--- DOCUMENT EXTRACT ---
★ ★ ★

Though he didn’t invent it, James Mangold so perfected the Hollywood biopic/true story template with Walk the Line that they made a beat-for-beat parody of it in Walk Hard, so he might as well have. In Ford v Ferrari, he aims that factory efficiency at the hyper-masculine sports drama and produces pretty much exactly the desired result: an engrossing, glossy, overproduced spectacle with zero surprises, made with just enough style to make you forget that it’s nothing but formula.
It’s 1963, and Ford wants to buy Ferrari, but Ferrari says no, and since Henry Ford II (Tracy Letts!) is a smug, entitled, rich prick with a tremendous ego, he orders his engineers to get to work on building a car that will defeat the legendary Italian automaker at the world’s most prestigious race, the 24 hours at Le Mans. He hires former racer and genius engineer Carroll Shelby (Matt Damon), who is very demanding and plays by his own rules because he is right all the time and also has a tremendous ego. To drive this car, Shelby enlists British racer Ken Miles (Christian Bale), a hot-head who chafes against authority and is mildly unpleasant because, wait for it, he’s very good at driving and has a tremendous ego.
An uninterrogated description of good old fashioned masculinity, the engine that makes everything in America go.
And those parallels will have to do, as the larger film is devoid of anything that could seriously be called conflict. The boys get hired to build this car, and despite some hemming and hawing from those stuffed suits in the home office, lo and behold they do. Even Miles’ wife (Caitriona Balfe), in a role usually set aside for shrewish accusations of filial neglect in the name of manly ambition, basically says “I see why you’re so obsessed, I think you should build that car.” Mangold’s racing sequences are sturdily crafted, patiently cut, and efficient in their geography, which is saying a lot since Le Mans takes place in multiple environments on open road instead of track, from day to night, and in all manner of varying weather conditions. Damon’s chemistry with Bale is as good as you’d expect, and there are precious few obstacles to their bromance aside from the actual physics of driving an automobile.
And so this aforementioned patented biopic template has been put to excellent use as an uninterrogated, even a little elegiac description of good old fashioned masculinity, the engine that makes everything in America go, especially when it’s in the service of corporate brand identity. And while admittedly that’s not really prominently on Ford v Ferrari’s mind, it’s hard to ignore the link, especially when the biggest booster of the Shelby/Miles iconoclasm is none other than Lee Iacocca (played here by Jon Bernthal), a man who would go on to debut the literally explosive Ford Pinto. With its machine-tooled structure and stealth critique of market capitalism, it’s almost like Speed Racer but made specifically for your dad.

★ ★ ★

--- TASK SET ---
(a) According to the Ford v Ferrari review, who plays Ken Miles?
(b) Swap "tremendous ego" for "massive ego" in the Ford v Ferrari review between "It’s 1963, and" and "and has a tremendous ego.", inclusive.

Collected data:
★ ★ ★

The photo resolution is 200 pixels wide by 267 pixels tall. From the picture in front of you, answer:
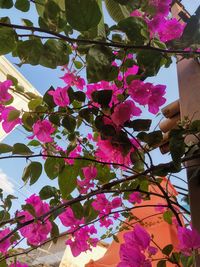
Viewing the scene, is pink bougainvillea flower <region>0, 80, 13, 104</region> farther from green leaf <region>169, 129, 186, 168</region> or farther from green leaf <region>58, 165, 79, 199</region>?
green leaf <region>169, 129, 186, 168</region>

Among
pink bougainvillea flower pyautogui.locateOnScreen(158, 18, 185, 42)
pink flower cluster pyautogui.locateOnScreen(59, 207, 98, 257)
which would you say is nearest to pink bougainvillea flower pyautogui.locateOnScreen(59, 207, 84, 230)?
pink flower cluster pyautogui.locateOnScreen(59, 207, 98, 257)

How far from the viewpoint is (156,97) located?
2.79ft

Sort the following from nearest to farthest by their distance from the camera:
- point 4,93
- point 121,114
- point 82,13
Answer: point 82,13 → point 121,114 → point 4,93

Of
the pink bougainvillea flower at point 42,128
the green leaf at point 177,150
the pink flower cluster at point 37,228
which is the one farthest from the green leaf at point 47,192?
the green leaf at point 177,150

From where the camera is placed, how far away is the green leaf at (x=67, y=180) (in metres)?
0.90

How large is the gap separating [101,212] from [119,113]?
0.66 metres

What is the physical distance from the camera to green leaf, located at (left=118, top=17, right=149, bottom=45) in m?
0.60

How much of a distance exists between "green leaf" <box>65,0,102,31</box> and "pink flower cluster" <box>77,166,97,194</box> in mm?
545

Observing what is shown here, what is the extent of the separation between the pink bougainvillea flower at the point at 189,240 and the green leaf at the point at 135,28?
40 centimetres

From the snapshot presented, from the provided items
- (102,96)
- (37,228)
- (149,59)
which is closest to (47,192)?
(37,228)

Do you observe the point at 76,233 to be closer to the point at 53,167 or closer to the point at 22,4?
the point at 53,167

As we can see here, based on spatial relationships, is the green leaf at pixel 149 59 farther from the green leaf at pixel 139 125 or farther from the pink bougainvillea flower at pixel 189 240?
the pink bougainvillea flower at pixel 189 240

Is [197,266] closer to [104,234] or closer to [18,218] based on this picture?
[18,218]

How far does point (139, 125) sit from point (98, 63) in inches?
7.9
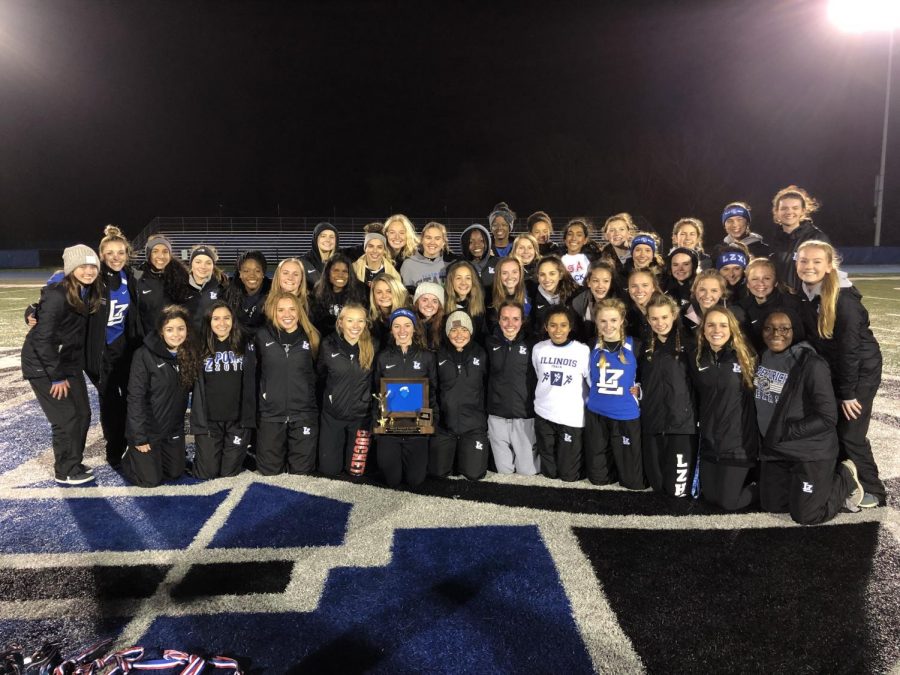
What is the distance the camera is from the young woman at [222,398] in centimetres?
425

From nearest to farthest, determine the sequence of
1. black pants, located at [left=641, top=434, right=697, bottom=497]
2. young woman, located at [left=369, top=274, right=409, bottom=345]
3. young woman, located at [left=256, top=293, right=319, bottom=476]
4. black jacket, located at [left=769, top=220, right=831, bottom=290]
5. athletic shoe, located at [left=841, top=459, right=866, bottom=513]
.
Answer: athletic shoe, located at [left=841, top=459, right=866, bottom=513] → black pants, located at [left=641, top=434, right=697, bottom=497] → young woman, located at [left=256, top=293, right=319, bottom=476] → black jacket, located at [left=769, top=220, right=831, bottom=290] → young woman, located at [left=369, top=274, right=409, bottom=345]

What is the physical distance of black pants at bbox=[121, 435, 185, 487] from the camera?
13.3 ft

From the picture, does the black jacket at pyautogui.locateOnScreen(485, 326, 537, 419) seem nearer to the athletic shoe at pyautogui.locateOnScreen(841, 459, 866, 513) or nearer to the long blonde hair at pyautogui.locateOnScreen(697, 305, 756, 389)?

★ ★ ★

--- SOLUTIONS BELOW ---
(a) Christian Bale plays Ken Miles.

(b)
It’s 1963, and Ford wants to buy Ferrari, but Ferrari says no, and since Henry Ford II (Tracy Letts!) is a smug, entitled, rich prick with a massive ego, he orders his engineers to get to work on building a car that will defeat the legendary Italian automaker at the world’s most prestigious race, the 24 hours at Le Mans. He hires former racer and genius engineer Carroll Shelby (Matt Damon), who is very demanding and plays by his own rules because he is right all the time and also has a massive ego. To drive this car, Shelby enlists British racer Ken Miles (Christian Bale), a hot-head who chafes against authority and is mildly unpleasant because, wait for it, he’s very good at driving and has a massive ego.